Monday, May 11, 2020

Child of Fortune

Originally posted on 3/25/20.

Author: Yuko Tsushima.

Genre: Feminist fiction, psychological.

Year of Original Publication: 1978.

Page Number: 153.

First Line: "...Earth's primeval atmosphere was not yet, as it is now, 'homogenized.'"

Any Triggers? No, I don't think so.

Summary: At thirty-seven years old, Koko has not lived a life that follows the social norms of 1970s Japan. She's a divorcee raising her daughter alone in their tiny apartment, living off the tiny salary she makes as a part-time piano teacher. But her relationship with her eleven-year-old daughter Kayako has not been going well recently. Kayako has decided to live with and go to a private school paid by Koko's sister, who openly disapproves of Koko's parenting. Koko knows that her sister is turning her daughter against her, but all Kayako sees is that her Aunt's family has the normal lifestyle she wants. As if things couldn't get more complicated, Koko notices that she's showing signs of pregnancy after a casual fling with a friend of her ex-husband. Then the book starts.

My Thoughts: So as you know if you read my list of books I've read in 2019, I've been trying to write this review for a very long time. I had never heard of this book when I purchased it from a Singapore bookshop last year, being enticed by it's cover design and first line. You may recognize the author's name from the recently (and posthumously) published Territory of Light. But while that book is getting a lot of attention, Child of Fortune is somewhat obscure.

You're going to have to excuse me if this review rambles a bit. I loved Child of Fortune, but I've found it very hard to articulate why. While this book does have a plot that twists and turns in interesting ways, the plot really isn't the point of the book. It's more of a psychological character study. Most of the story takes place inside Koko's memories, thoughts, and dreams. It puts you inside the head of an intelligent but flawed and lonely woman.

Throughout the book I wrestled with whether or not I thought Koko was a good mother. At the end I decided that she was, or at least she had the capability to be one if she lived in a culture that supported single mothers. It's really easy to empathize with her position even though she's not perfect and doesn't always make the right choices. The book does a good job painting a picture of a culture that just cannot conceive of any reason why a woman would divorce her husband unless he was abusive. Koko is viewed as an irresponsible single mother by the rest of society, and the pressure to become "respectable" and just get married is constant. A lot of the shaming comes from Koko's sister Shoko, who I hated. She is constantly condescending to Koko. She inspired close to Dolores Umbridge levels of hate in me. She's a rigidly conservative woman who I'm sure believes that she's just trying to help, but is actually just trying to take control of the parenting because she views her sister as incompetent.

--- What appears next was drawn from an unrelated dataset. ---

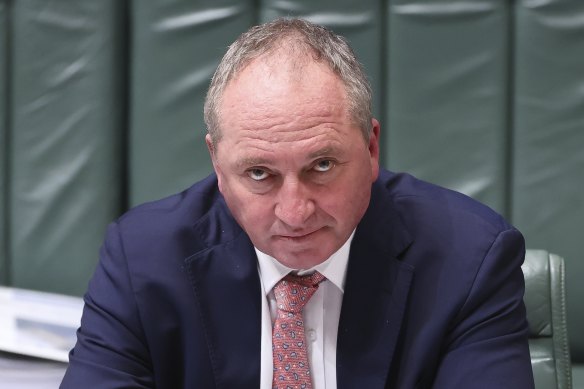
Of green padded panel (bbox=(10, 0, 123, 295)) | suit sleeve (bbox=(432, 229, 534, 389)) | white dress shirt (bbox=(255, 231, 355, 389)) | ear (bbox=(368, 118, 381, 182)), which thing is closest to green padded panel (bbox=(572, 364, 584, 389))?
suit sleeve (bbox=(432, 229, 534, 389))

Koko's main character flaw is that she's aimless and complacent. She doesn't really know what she wants to do with her life, she keeps sleeping with men that have nothing to offer her, she's not great at setting boundaries with her sister, and she really needs some female friends. But she clearly loves her daughter despite the difficulties in their relationship. And she has such interesting, complex thoughts that I half wished that she took Kayako and moved to a writers commune in the woods or something. I also liked Kayako's character. She's not a complete brat nor is she unbearably twee. I found her to be a realistic child with realistic child concerns and opinions. She loves her mother but like a lot of kids in unconventional living situations she just wants things to be easier.

The reason why I said that this book is somewhat obscure is because it did get some clout as a work of feminist literature when it came out, winning the Women of Literature prize in Japan. But I have never seen it in an American bookstore. Unfortunately, I think this book is still relevant today as the cultural idea of single mothers being selfish and irresponsible has not completely died yet. At the very least I'm hoping someone famous like Emma Watson could make this part of their book club so it can get some attention here in the States.